O capitalismo europeu (ao contrário do norte-americano) depende da combinação de altos níveis de produtividade, assentes na inovação tecnológica, com altos níveis de protecção social, obtidos em sede de concertação social sob a égide do Estado-providência. A situação portuguesa afasta-se cada vez mais deste modelo. Porque não se investiu na educação, na formação profissional e na investigação científica e tecnológica, não foi possível alterar significativamente o padrão de especialização da nossa economia. Daí que tenhamos de continuar a competir com os países menos desenvolvidos, sobretudo com os que se preparam para entrar na UE. Sendo tarde de mais para a competição tecnológica, procura-se a competição legislativa. Daí a "urgência" do novo Código de Trabalho. Só que também é tarde de mais para a competição legislativa, dadas as grandes diferenças salariais entre os países em competição. Nenhuma alteração legislativa impedirá a deslocalização das empresas. A nova legislação traz prejuízos aos trabalhadores e nenhum benefício a médio prazo à economia portuguesa. Se não houver um dramático aumento de investimento científico e tecnológico, Portugal será insustentável, a médio prazo, enquanto país europeu.

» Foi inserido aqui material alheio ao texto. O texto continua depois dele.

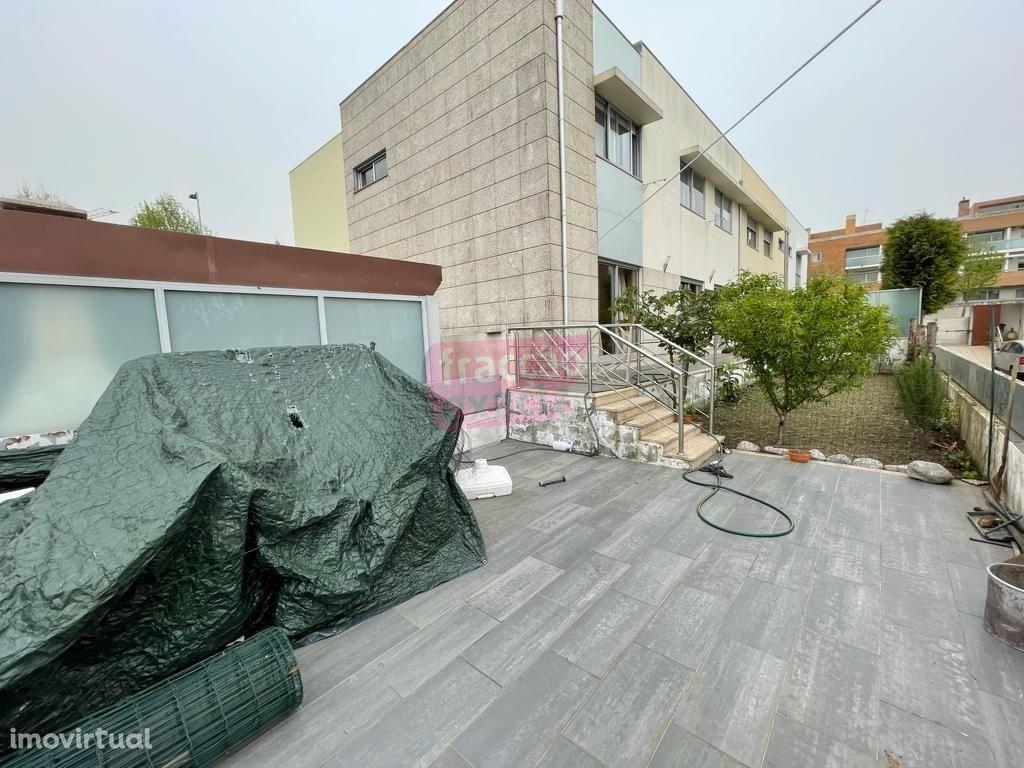 Andar Moradia T3 c/terraço independente Nogueira da Maia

Porque o modelo europeu está cada vez mais distante, substituiu-se a concertação social pela "auscultação" social. No caso do trabalho, tal substituição é talvez provisória e visa alterar as regras do jogo da futura concertação. Tal objectivo está presente na revisão da representatividade sindical para negociar convenções de trabalho. Tudo leva a crer que tal revisão, talhada à medida da UGT, reconfigure toda a negociação colectiva futura. Mas a suspensão da concertação ocorre mais gravosamente numa área onde surpreendentemente a contestação social é quase inexistente. Refiro-me à nova lei de bases da segurança social. Uma vez adoptada, a privatização parcial do sistema público de pensões, ao contrário das alterações na lei do trabalho, é irreversível. Experiências recentes de países tão díspares quanto o Chile, a Inglaterra e a Suíça, mostram que, em períodos de crise dos mercados financeiros, serão os cidadãos (ou o Estado) a assumir os custos da baixa das taxas de remuneração. Ou seja, as pensões em capitalização podem baixar ou, em casos extremos, desaparecer, de um mês para o outro. Com isto, a segurança da pensão de reforma transforma-se num risco social adicional.
É urgente que os portugueses se dêem conta deste risco. Perguntem-se se era necessária uma nova lei de Segurança Social dois anos depois de ser aprovada a anterior, regulamentada na base de um amplo consenso em sede de concertação social. Se não é estranho que Bagão Felix, que foi o "pai" da lei de bases de 1984, tenha tido tanta pressa em ser o pai da lei de 2002. Se a flexibilidade revelada pelo Ministro na revisão das leis do trabalho não estará relacionada com a sua determinação na aprovação da lei da segurança social. Se não há aqui uma agenda de reformismo conservador bem persistente. Perguntem-se, sobretudo, como podemos ser optimistas quando os direitos são restringidos, como podemos ter autoestima quando até as sandwiches nos comboios são espanholas.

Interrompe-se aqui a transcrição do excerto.